### [Given problem]
Retype exactly the lines that run from the line with "Can you tell" to the final line of the entries, keeping both ends and nothing else.

### [Supplied material]
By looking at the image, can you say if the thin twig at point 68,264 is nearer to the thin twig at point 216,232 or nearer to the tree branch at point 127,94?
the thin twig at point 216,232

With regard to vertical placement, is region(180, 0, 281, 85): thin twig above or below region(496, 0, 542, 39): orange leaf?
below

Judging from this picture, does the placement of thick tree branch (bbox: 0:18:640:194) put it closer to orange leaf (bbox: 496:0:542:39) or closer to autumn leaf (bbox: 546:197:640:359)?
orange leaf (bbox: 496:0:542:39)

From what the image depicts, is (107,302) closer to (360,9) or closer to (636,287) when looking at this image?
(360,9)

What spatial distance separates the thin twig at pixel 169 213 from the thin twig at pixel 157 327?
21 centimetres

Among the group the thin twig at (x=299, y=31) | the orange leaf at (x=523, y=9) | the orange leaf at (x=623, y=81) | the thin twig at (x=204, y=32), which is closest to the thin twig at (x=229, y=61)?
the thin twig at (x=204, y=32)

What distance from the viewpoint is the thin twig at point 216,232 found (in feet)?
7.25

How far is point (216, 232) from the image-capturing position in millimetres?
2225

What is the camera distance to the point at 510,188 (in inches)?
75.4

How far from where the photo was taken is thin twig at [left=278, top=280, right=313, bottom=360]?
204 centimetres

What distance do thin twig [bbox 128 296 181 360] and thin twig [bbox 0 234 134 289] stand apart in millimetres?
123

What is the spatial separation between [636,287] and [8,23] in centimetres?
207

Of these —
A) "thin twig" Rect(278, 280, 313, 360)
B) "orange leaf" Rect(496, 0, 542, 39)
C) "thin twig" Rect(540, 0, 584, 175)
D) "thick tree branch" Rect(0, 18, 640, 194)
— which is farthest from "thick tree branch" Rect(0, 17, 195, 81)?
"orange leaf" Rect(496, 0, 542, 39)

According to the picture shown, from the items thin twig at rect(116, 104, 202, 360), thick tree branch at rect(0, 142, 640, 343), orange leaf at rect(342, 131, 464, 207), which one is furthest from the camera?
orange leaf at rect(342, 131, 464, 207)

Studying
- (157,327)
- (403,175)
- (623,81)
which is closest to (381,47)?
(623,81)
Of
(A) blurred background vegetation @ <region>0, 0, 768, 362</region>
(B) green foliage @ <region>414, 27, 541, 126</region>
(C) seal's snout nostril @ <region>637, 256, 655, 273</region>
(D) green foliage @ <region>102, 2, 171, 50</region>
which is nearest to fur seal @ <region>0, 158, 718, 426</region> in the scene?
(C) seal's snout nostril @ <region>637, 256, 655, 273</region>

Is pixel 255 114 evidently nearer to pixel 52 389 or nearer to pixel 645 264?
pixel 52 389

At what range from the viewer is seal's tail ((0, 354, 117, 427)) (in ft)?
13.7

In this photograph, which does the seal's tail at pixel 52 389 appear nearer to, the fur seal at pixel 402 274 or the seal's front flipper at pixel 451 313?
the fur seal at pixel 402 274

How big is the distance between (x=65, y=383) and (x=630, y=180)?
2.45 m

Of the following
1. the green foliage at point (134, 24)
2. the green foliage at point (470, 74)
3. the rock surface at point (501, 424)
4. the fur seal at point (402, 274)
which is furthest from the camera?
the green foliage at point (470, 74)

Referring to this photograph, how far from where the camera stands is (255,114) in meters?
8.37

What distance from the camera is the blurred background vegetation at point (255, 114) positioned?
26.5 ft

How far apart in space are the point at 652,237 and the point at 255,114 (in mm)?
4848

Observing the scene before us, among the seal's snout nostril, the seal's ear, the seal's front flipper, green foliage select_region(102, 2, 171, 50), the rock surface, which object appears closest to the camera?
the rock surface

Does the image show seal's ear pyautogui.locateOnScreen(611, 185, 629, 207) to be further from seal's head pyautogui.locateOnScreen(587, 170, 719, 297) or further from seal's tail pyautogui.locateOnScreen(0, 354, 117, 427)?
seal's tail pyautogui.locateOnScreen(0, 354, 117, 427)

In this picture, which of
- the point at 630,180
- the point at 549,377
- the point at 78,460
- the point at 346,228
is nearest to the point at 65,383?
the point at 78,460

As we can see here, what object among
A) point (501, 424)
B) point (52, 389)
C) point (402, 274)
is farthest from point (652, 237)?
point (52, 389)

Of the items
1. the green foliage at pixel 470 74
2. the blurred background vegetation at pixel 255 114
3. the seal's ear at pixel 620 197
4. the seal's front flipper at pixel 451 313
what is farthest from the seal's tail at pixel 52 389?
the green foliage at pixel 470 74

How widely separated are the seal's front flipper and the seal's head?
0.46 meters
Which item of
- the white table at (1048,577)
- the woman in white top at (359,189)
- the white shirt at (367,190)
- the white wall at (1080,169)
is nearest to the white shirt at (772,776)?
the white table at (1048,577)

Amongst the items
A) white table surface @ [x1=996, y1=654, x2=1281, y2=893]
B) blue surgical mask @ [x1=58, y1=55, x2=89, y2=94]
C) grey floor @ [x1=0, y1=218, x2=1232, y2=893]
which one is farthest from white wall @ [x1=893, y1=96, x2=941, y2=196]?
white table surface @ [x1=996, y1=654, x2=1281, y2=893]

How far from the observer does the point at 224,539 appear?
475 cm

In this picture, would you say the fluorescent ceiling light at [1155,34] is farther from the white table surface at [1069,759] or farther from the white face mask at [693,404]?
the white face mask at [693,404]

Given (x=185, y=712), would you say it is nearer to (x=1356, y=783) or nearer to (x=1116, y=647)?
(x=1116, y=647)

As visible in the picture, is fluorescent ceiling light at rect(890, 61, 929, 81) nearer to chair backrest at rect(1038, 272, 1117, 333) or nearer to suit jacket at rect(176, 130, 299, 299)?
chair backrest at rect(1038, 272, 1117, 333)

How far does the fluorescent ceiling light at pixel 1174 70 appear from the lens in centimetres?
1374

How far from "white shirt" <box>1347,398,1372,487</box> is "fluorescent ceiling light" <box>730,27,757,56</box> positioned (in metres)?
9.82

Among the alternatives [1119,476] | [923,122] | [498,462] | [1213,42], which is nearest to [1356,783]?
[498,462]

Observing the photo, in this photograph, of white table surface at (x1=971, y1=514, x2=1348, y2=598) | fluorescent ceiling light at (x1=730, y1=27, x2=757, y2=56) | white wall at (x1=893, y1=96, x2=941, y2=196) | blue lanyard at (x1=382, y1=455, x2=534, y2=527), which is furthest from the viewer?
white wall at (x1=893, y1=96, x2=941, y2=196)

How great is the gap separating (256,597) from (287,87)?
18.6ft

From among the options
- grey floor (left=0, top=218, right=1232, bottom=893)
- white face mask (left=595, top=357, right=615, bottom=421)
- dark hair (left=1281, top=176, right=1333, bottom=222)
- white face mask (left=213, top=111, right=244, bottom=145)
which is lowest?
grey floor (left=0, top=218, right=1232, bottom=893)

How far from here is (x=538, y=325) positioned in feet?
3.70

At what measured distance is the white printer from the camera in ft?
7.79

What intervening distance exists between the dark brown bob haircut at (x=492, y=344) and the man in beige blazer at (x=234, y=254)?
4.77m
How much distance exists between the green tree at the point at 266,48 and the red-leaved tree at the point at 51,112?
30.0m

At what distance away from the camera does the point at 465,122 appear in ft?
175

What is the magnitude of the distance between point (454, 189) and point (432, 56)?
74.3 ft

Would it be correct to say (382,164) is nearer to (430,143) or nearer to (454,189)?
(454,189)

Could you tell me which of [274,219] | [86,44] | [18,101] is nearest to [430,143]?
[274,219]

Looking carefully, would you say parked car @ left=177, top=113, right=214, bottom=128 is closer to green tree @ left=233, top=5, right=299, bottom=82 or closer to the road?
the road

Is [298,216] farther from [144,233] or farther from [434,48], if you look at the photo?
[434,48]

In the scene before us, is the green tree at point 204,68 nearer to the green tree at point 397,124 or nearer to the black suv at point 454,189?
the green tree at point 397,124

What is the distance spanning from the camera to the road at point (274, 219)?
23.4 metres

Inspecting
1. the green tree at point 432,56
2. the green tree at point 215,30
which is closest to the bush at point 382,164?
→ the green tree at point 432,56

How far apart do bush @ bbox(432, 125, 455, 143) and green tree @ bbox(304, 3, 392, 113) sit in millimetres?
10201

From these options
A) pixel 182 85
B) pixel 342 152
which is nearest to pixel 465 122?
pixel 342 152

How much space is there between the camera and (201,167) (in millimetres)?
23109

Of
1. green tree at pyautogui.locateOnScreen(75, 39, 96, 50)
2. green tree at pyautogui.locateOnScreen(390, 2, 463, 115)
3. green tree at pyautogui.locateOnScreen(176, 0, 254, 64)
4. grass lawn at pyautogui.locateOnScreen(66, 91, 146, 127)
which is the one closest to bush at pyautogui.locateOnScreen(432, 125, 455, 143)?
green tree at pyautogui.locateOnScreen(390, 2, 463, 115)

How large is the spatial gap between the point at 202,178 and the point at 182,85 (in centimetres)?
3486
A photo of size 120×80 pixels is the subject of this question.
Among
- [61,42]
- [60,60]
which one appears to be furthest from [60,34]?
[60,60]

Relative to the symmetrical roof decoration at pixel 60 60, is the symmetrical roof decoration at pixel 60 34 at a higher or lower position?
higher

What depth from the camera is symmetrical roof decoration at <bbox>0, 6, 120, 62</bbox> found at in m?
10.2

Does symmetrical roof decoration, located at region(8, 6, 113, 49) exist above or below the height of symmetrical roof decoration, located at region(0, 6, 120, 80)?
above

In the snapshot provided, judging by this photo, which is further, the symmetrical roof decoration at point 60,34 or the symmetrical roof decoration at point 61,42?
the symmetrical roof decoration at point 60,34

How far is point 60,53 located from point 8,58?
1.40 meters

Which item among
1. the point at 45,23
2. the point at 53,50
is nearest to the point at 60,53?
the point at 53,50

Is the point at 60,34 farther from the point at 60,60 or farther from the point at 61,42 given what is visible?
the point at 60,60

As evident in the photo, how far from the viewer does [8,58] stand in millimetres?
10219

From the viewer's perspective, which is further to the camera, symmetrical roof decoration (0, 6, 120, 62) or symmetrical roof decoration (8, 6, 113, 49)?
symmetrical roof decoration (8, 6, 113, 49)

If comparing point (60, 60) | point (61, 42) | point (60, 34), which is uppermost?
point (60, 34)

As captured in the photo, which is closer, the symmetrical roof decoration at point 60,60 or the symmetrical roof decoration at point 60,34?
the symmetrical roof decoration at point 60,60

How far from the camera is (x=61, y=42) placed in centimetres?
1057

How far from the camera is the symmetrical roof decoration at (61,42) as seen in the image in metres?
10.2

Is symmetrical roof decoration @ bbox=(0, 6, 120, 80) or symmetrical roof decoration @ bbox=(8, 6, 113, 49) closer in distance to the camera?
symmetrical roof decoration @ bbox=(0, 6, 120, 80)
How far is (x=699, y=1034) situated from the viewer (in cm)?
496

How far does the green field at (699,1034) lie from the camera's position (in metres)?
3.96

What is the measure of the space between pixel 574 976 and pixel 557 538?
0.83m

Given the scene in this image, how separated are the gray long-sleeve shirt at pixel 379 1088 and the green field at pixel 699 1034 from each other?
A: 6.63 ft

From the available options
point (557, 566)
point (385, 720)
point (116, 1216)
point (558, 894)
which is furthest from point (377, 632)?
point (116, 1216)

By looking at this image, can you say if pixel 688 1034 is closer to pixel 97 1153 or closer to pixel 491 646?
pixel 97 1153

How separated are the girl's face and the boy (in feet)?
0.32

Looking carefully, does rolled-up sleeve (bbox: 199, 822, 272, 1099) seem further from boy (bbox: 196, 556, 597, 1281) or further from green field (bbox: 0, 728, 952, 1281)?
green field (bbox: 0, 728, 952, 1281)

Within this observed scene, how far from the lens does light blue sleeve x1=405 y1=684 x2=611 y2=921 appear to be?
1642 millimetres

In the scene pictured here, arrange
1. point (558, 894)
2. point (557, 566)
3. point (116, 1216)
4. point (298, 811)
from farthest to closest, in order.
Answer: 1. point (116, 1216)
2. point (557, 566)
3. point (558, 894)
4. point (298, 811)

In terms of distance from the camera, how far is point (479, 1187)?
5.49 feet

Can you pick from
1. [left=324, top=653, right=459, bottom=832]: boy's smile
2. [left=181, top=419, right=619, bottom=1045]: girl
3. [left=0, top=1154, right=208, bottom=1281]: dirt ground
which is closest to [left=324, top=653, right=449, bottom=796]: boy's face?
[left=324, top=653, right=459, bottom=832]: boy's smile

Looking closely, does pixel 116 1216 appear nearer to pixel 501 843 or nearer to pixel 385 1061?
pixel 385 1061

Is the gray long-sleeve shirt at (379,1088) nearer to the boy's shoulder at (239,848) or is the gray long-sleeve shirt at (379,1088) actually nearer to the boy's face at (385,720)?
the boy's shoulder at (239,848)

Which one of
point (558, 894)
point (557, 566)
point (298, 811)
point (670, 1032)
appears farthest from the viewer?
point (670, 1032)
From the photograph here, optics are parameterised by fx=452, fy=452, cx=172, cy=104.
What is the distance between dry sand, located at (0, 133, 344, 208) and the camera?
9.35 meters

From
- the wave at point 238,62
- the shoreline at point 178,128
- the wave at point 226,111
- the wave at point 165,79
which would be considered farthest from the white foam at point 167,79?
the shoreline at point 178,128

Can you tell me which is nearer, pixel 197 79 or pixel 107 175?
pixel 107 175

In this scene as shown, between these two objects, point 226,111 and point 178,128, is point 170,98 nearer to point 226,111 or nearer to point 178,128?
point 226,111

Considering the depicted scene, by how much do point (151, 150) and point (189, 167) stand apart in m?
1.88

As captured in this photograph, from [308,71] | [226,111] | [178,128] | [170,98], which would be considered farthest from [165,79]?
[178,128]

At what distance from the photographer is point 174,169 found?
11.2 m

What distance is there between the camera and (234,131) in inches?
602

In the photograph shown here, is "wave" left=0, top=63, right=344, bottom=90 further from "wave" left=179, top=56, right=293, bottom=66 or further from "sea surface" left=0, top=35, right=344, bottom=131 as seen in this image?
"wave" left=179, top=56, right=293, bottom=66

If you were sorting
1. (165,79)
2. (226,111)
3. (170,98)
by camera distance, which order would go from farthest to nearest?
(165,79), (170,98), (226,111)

### [Solution for this problem]
Can you tell me which is nearer, pixel 197 79 or pixel 107 175?
pixel 107 175

In this scene as shown, between these two objects, point 226,111 and point 178,128, is point 170,98 nearer to point 226,111 or nearer to point 178,128?
point 226,111

Considering the depicted scene, by how much do point (151, 150) and point (189, 167) stand apart in m?
1.88

As captured in this photograph, from [308,71] | [226,111] | [178,128] | [170,98], which would be considered farthest from [165,79]?
[178,128]

At what distance from the photographer is point 174,169 found?
11.2 m

What distance is there between the camera and (234,131) in inches?
602

In the photograph shown here, is "wave" left=0, top=63, right=344, bottom=90 further from "wave" left=179, top=56, right=293, bottom=66 or further from "sea surface" left=0, top=35, right=344, bottom=131 as seen in this image?
"wave" left=179, top=56, right=293, bottom=66

If you were sorting
1. (165,79)
2. (226,111)
3. (170,98)
by camera distance, which order would go from farthest to nearest?
(165,79), (170,98), (226,111)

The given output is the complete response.